Exercise directions =
Write the data out again in full, with no departure from the original.

(Rows from a dataset)
☆ ☆ ☆ ☆ ☆
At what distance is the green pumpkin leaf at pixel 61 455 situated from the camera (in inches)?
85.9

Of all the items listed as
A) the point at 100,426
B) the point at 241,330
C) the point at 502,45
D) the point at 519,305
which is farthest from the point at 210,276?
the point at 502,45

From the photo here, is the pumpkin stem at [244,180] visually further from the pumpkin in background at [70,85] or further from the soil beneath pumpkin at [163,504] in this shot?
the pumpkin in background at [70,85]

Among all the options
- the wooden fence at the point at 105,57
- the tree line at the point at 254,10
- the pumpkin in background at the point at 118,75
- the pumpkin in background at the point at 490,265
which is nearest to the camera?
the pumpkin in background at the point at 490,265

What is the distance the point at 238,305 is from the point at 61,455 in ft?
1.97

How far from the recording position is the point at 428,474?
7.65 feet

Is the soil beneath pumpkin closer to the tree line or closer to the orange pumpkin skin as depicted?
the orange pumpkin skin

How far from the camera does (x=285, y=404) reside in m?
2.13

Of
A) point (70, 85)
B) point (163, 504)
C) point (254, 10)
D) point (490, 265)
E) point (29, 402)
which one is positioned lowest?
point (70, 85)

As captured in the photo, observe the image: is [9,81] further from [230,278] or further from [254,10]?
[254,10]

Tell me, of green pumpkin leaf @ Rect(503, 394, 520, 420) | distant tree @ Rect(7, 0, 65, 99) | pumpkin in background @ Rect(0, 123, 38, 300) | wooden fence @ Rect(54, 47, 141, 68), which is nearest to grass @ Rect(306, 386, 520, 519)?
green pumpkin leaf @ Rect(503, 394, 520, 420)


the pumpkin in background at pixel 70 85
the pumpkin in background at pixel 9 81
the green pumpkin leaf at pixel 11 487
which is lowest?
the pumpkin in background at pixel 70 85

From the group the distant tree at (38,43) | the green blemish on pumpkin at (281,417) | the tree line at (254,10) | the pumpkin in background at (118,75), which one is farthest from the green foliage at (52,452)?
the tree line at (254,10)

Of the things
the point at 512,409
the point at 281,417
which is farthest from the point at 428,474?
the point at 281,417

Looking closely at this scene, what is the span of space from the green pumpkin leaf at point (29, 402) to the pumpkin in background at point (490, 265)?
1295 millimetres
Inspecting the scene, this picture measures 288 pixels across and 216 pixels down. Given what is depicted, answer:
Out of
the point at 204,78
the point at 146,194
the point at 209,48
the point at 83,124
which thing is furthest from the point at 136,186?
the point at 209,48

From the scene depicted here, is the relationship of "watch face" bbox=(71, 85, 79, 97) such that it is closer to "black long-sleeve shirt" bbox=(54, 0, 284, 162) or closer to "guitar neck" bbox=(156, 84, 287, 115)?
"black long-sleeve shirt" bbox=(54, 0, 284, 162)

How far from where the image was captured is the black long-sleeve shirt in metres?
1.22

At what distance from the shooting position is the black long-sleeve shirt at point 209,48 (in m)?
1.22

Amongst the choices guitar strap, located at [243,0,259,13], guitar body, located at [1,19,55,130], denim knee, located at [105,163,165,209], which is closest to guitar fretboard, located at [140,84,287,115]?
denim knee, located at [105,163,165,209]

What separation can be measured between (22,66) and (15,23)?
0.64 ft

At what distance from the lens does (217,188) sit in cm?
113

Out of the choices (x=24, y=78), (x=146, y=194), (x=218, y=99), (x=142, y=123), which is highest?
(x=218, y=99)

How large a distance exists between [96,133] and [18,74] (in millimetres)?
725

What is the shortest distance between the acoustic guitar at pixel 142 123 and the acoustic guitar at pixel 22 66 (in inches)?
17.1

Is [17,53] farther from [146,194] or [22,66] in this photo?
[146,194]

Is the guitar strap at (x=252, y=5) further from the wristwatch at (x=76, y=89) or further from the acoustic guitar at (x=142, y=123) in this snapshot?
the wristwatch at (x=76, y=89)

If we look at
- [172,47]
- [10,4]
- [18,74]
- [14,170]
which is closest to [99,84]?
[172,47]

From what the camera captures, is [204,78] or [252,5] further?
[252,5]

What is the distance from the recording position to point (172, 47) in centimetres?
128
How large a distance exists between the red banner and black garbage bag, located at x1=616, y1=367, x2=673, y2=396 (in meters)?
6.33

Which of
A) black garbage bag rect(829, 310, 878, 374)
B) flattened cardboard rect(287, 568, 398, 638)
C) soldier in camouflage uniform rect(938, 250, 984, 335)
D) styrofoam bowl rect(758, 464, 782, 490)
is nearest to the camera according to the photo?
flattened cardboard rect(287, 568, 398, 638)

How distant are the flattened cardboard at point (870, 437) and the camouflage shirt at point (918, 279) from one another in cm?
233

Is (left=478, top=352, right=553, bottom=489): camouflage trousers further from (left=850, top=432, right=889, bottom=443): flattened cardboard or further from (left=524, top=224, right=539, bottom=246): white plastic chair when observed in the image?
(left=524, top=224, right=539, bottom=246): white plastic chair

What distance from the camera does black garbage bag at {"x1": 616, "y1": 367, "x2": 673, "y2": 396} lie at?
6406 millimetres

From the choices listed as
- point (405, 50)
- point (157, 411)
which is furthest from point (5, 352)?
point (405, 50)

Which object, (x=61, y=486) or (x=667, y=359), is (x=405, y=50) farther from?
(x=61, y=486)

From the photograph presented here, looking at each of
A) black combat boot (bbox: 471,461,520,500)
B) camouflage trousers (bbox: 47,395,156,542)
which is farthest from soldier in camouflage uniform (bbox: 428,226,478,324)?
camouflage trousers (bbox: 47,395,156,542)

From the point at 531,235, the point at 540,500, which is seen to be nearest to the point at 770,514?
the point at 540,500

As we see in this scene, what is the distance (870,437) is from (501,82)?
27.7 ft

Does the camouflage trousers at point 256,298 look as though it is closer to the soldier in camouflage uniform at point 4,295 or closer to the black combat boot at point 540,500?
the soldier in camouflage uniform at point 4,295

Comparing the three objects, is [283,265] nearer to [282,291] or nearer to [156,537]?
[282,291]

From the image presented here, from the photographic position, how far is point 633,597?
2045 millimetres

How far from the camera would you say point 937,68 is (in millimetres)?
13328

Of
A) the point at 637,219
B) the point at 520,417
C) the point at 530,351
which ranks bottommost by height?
☆ ☆ ☆ ☆ ☆
Answer to this problem =
At what distance is the green pumpkin leaf at pixel 61 455 situated from the camera (in inches)?
85.9

Of all the items listed as
A) the point at 100,426
B) the point at 241,330
C) the point at 502,45
D) the point at 519,305
which is farthest from the point at 210,276?
the point at 502,45

From the photo here, is the pumpkin stem at [244,180] visually further from the pumpkin in background at [70,85] or further from the soil beneath pumpkin at [163,504] in this shot?
the pumpkin in background at [70,85]

Among all the options
- the wooden fence at the point at 105,57
- the tree line at the point at 254,10
- the pumpkin in background at the point at 118,75
- the pumpkin in background at the point at 490,265
which is nearest to the camera?
the pumpkin in background at the point at 490,265

What is the distance the point at 238,305 is from the point at 61,455 in ft?
1.97

How far from the recording position is the point at 428,474?
7.65 feet

Is the soil beneath pumpkin closer to the tree line or closer to the orange pumpkin skin as depicted?
the orange pumpkin skin

How far from the camera does (x=285, y=404) reside in m?
2.13

Of
A) point (70, 85)
B) point (163, 504)
C) point (254, 10)
D) point (490, 265)
E) point (29, 402)
which one is positioned lowest?
point (70, 85)

As captured in the photo, observe the image: is [9,81] further from [230,278] or further from [254,10]?
[254,10]

Tell me, of green pumpkin leaf @ Rect(503, 394, 520, 420) | distant tree @ Rect(7, 0, 65, 99) | pumpkin in background @ Rect(0, 123, 38, 300) | wooden fence @ Rect(54, 47, 141, 68), which is nearest to grass @ Rect(306, 386, 520, 519)?
green pumpkin leaf @ Rect(503, 394, 520, 420)


the pumpkin in background at pixel 70 85
the pumpkin in background at pixel 9 81
the green pumpkin leaf at pixel 11 487
which is lowest?
the pumpkin in background at pixel 70 85

From the group the distant tree at (38,43) | the green blemish on pumpkin at (281,417) | the tree line at (254,10) | the pumpkin in background at (118,75), which one is farthest from the green foliage at (52,452)?
the tree line at (254,10)

Of the things
the point at 512,409
the point at 281,417
which is farthest from the point at 428,474?
the point at 281,417

Looking closely at this scene, what is the span of space from the green pumpkin leaf at point (29, 402) to the pumpkin in background at point (490, 265)?
1295 millimetres
Inspecting the scene, this picture measures 288 pixels across and 216 pixels down. Given what is depicted, answer:
Out of
the point at 204,78
the point at 146,194
the point at 209,48
the point at 83,124
which thing is furthest from the point at 136,186?
the point at 209,48

From the scene depicted here, is the relationship of "watch face" bbox=(71, 85, 79, 97) such that it is closer to "black long-sleeve shirt" bbox=(54, 0, 284, 162) or closer to "guitar neck" bbox=(156, 84, 287, 115)?
"black long-sleeve shirt" bbox=(54, 0, 284, 162)

How far from where the image was captured is the black long-sleeve shirt in metres?
1.22

At what distance from the shooting position is the black long-sleeve shirt at point 209,48 (in m)?
1.22

Amongst the choices guitar strap, located at [243,0,259,13], guitar body, located at [1,19,55,130], denim knee, located at [105,163,165,209], which is closest to guitar fretboard, located at [140,84,287,115]?
denim knee, located at [105,163,165,209]

What separation can be measured between (22,66) and (15,23)?
0.64 ft

At what distance from the lens does (217,188) sit in cm?
113

Out of the choices (x=24, y=78), (x=146, y=194), (x=218, y=99), (x=142, y=123), which is highest?
(x=218, y=99)

How large a distance exists between [96,133] and [18,74] (in millimetres)?
725

What is the shortest distance between the acoustic guitar at pixel 142 123 and the acoustic guitar at pixel 22 66 (in inches)?
17.1

Is [17,53] farther from [146,194] or [22,66] in this photo?
[146,194]

Is the guitar strap at (x=252, y=5) further from the wristwatch at (x=76, y=89) or further from the acoustic guitar at (x=142, y=123) in this snapshot?
the wristwatch at (x=76, y=89)

If we look at
- [172,47]
- [10,4]
- [18,74]
- [14,170]
which is closest to [99,84]?
[172,47]

From what the camera captures, is [204,78] or [252,5] further?
[252,5]

What is the distance from the recording position to point (172, 47) in centimetres?
128
How large a distance exists between the red banner and black garbage bag, located at x1=616, y1=367, x2=673, y2=396 (in meters)?
6.33

Which of
A) black garbage bag rect(829, 310, 878, 374)
B) flattened cardboard rect(287, 568, 398, 638)
C) soldier in camouflage uniform rect(938, 250, 984, 335)
D) styrofoam bowl rect(758, 464, 782, 490)
is nearest to the camera according to the photo?
flattened cardboard rect(287, 568, 398, 638)

How distant are the flattened cardboard at point (870, 437) and the camouflage shirt at point (918, 279) from one another in cm?
233

Is (left=478, top=352, right=553, bottom=489): camouflage trousers further from (left=850, top=432, right=889, bottom=443): flattened cardboard or further from (left=524, top=224, right=539, bottom=246): white plastic chair when observed in the image?
(left=524, top=224, right=539, bottom=246): white plastic chair

What distance from the camera does black garbage bag at {"x1": 616, "y1": 367, "x2": 673, "y2": 396} lie at?
6406 millimetres

From the choices listed as
- point (405, 50)
- point (157, 411)
which is furthest from point (5, 352)?
point (405, 50)

Which object, (x=61, y=486) or (x=667, y=359), is (x=405, y=50) farther from?
(x=61, y=486)

From the photograph presented here, looking at each of
A) black combat boot (bbox: 471,461,520,500)
B) camouflage trousers (bbox: 47,395,156,542)
which is farthest from soldier in camouflage uniform (bbox: 428,226,478,324)?
camouflage trousers (bbox: 47,395,156,542)

From the point at 531,235, the point at 540,500, which is seen to be nearest to the point at 770,514?
the point at 540,500

As we see in this scene, what is the distance (870,437) is from (501,82)?
27.7 ft

Does the camouflage trousers at point 256,298 look as though it is closer to the soldier in camouflage uniform at point 4,295 or closer to the black combat boot at point 540,500?
the soldier in camouflage uniform at point 4,295

Comparing the three objects, is [283,265] nearer to [282,291] or nearer to [156,537]?
[282,291]

From the image presented here, from the photographic position, how far is point 633,597?
2045 millimetres

How far from the camera would you say point 937,68 is (in millimetres)?
13328

Of
A) the point at 637,219
B) the point at 520,417
C) the point at 530,351
which ranks bottommost by height?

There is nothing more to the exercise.